Uni Graz: CO2 soll zu Polyethylen werden
Chemiker Johann Hlina vom Institut für Chemie der Universität Graz erforscht, wie CO2 mithilfe von Seltenerdmetall-Katalysatoren in Polyethylen umgewandelt werden kann. Das vom FWF geförderte Projekt könnte die Kunststoffproduktion grundlegend verändern.
Kohlendioxid gilt als eines der zentralen Klimaprobleme unserer Zeit - doch an der Universität Graz wird es als Rohstoff der Zukunft betrachtet. Johann Hlina, Chemiker am Institut für Chemie der Universität Graz, forscht daran, CO2 mithilfe spezieller Katalysatoren in Polyethylen umzuwandeln - einen der meistverwendeten Kunststoffe der Welt. Das Projekt wird vom Österreichischen Wissenschaftsfonds (FWF) finanziert.

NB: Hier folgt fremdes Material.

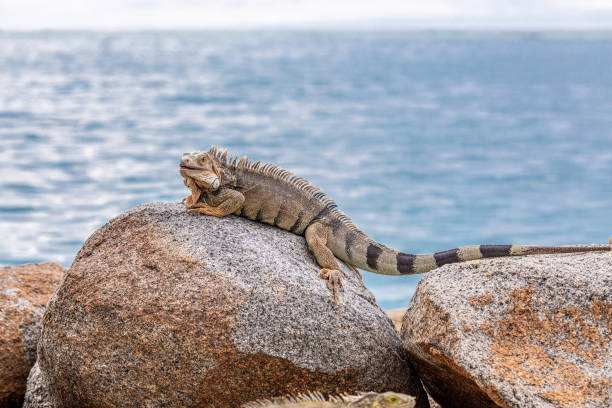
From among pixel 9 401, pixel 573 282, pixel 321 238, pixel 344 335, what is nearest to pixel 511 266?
pixel 573 282

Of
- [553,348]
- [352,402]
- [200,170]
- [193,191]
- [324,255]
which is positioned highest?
[200,170]

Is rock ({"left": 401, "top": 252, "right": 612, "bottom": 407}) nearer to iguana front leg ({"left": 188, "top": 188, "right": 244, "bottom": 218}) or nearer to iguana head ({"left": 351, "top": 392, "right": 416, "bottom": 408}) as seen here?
iguana head ({"left": 351, "top": 392, "right": 416, "bottom": 408})

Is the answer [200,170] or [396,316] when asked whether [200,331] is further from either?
[396,316]

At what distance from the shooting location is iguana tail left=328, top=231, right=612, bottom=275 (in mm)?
5500

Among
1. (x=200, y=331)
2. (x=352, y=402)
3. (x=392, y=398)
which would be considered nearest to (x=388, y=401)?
(x=392, y=398)

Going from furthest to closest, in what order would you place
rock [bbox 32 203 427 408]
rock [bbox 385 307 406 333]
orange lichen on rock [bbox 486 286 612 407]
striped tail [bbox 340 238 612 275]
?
rock [bbox 385 307 406 333] → striped tail [bbox 340 238 612 275] → rock [bbox 32 203 427 408] → orange lichen on rock [bbox 486 286 612 407]

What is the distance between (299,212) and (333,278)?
0.91 m

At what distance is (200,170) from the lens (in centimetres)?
566

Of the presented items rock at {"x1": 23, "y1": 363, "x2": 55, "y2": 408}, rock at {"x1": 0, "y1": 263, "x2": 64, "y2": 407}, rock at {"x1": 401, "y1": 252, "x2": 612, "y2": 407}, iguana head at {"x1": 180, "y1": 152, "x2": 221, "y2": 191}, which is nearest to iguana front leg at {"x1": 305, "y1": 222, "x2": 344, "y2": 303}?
rock at {"x1": 401, "y1": 252, "x2": 612, "y2": 407}

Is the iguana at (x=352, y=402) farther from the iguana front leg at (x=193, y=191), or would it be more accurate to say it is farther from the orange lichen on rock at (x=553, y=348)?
the iguana front leg at (x=193, y=191)

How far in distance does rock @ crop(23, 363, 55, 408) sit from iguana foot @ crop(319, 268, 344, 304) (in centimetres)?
241

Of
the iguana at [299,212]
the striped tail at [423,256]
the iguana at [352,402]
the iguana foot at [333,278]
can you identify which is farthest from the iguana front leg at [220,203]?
the iguana at [352,402]

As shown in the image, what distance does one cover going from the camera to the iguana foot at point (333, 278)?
5.23 metres

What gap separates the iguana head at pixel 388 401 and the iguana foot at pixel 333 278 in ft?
3.61
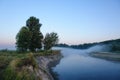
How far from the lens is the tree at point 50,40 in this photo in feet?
360

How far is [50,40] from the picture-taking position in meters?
112

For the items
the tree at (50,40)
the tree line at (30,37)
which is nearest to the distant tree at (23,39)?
the tree line at (30,37)

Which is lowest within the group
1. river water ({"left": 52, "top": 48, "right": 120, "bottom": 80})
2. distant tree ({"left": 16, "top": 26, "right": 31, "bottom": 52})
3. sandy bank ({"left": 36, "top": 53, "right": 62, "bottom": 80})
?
river water ({"left": 52, "top": 48, "right": 120, "bottom": 80})

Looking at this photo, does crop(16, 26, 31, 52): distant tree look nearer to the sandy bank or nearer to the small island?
the small island

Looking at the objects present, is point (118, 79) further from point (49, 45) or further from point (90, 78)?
point (49, 45)

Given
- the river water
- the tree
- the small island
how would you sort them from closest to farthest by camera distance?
the small island < the river water < the tree

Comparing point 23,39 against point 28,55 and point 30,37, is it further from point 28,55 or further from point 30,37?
point 28,55

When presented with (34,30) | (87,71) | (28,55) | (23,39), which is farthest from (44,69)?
(34,30)

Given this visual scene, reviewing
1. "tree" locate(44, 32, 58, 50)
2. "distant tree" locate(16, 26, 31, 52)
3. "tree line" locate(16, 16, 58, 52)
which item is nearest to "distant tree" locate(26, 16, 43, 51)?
"tree line" locate(16, 16, 58, 52)

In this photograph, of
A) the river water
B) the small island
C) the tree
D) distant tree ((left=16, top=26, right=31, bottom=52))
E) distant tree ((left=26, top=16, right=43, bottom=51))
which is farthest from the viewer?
the tree

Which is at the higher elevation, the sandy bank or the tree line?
the tree line

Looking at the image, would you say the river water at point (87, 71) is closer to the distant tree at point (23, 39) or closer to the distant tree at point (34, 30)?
the distant tree at point (34, 30)

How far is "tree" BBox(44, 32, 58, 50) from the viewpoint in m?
110

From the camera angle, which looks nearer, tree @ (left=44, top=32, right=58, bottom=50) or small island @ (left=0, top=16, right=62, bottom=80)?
small island @ (left=0, top=16, right=62, bottom=80)
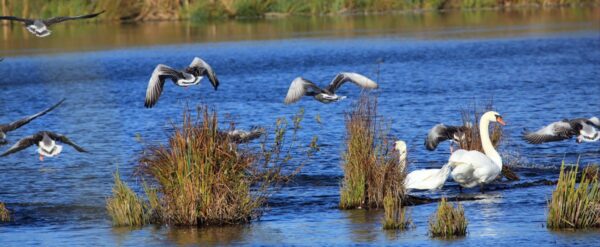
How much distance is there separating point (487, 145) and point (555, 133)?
1.65 meters

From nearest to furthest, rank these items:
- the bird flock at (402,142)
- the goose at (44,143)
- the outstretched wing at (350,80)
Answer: the bird flock at (402,142) < the goose at (44,143) < the outstretched wing at (350,80)

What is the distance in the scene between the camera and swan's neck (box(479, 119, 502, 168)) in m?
14.4

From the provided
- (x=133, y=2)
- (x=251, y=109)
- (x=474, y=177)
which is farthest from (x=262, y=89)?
(x=133, y=2)

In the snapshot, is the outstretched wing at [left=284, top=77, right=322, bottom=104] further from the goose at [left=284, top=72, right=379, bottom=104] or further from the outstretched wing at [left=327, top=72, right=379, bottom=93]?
the outstretched wing at [left=327, top=72, right=379, bottom=93]

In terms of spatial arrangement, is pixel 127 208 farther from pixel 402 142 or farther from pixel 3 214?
pixel 402 142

Seltenerdmetalle als Schlüssel
Das Herzstück der Methode sind Katalysatoren, in die Hlinas Forschungsteam bereits mehrere sogenannte „Reaktionskerne" mit Seltenerdmetallen einbauen konnte. Diese Kerne übernehmen mehrere Aufgaben gleichzeitig: Sie binden CO2-Moleküle, halten die Ausgangssubstanz fest, bringen sie in die richtige Position und schwächen bestehende chemische Bindungen - so werden neue Verknüpfungen überhaupt erst möglich.
Im Kern des Verfahrens binden die Seltenerdmetalle das CO2 und bringen es in Kontakt mit anderen Elementen. Dabei werden Sauerstoffatome schrittweise entfernt und durch Wasserstoff ersetzt. Was übrig bleibt, sind Kohlenstoffatome, die sich zu langen Ketten verbinden - genau jene Struktur, die für Polyethylen als Kunststoff-Grundstoff benötigt wird. „Kohlendioxid ist nicht nur ein klimaschädliches Treibhausgas, sondern auch ein Rohstoff, der meist ungenutzt in der Luft hängt", wird Hlina in der FWF-Aussendung zitiert.
Alternative zu Erdöl
Die Kunststoffindustrie ist derzeit fast vollständig auf Erdöl als Ausgangsmaterial angewiesen. Gelingt es, CO2 als Basis für die Polyethylenproduktion zu etablieren, würde das einen grundlegenden Wandel in der Rohstofflogik bedeuten. Treibhausgas, das heute ungenutzt in der Atmosphäre verbleibt oder aufwendig abgeschieden werden muss, könnte so zu einem industriell verwertbaren Stoff werden.
Für die Umsetzung ist die Präzision der Katalysatoren entscheidend: Sie müssen einzelne Kohlenstoffatome gezielt zu Ketten verknüpfen - ein Prozess, der bislang nur mit fossilen Ausgangsstoffen wirtschaftlich realisierbar war. Die bisherigen Ergebnisse aus Hlinas Labor zeigen, dass dieser Schritt mit Seltenerdmetall-Katalysatoren prinzipiell möglich ist.
Grazer Beitrag zur globalen Klimadebatte
Der lokale Bezug ist bedeutsam: Die Universität Graz verfolgt institutionell das Ziel, bis 2040 klimaneutral zu sein - bis 2030 sollen die eigenen Treibhausgasemissionen drastisch reduziert werden. Hlinas Forschung fügt sich in dieses strategische Bild ein und positioniert Graz als Standort für zukunftsweisende Materialwissenschaft.
Für die Steiermark als Industrieregion könnte ein Durchbruch in der CO2-basierten Kunststoffproduktion langfristig wirtschaftliche Relevanz entfalten. Ob und wann das Verfahren industriell skalierbar wird, hängt von weiteren Forschungsschritten ab - die Grundlagen dafür werden derzeit in Graz gelegt.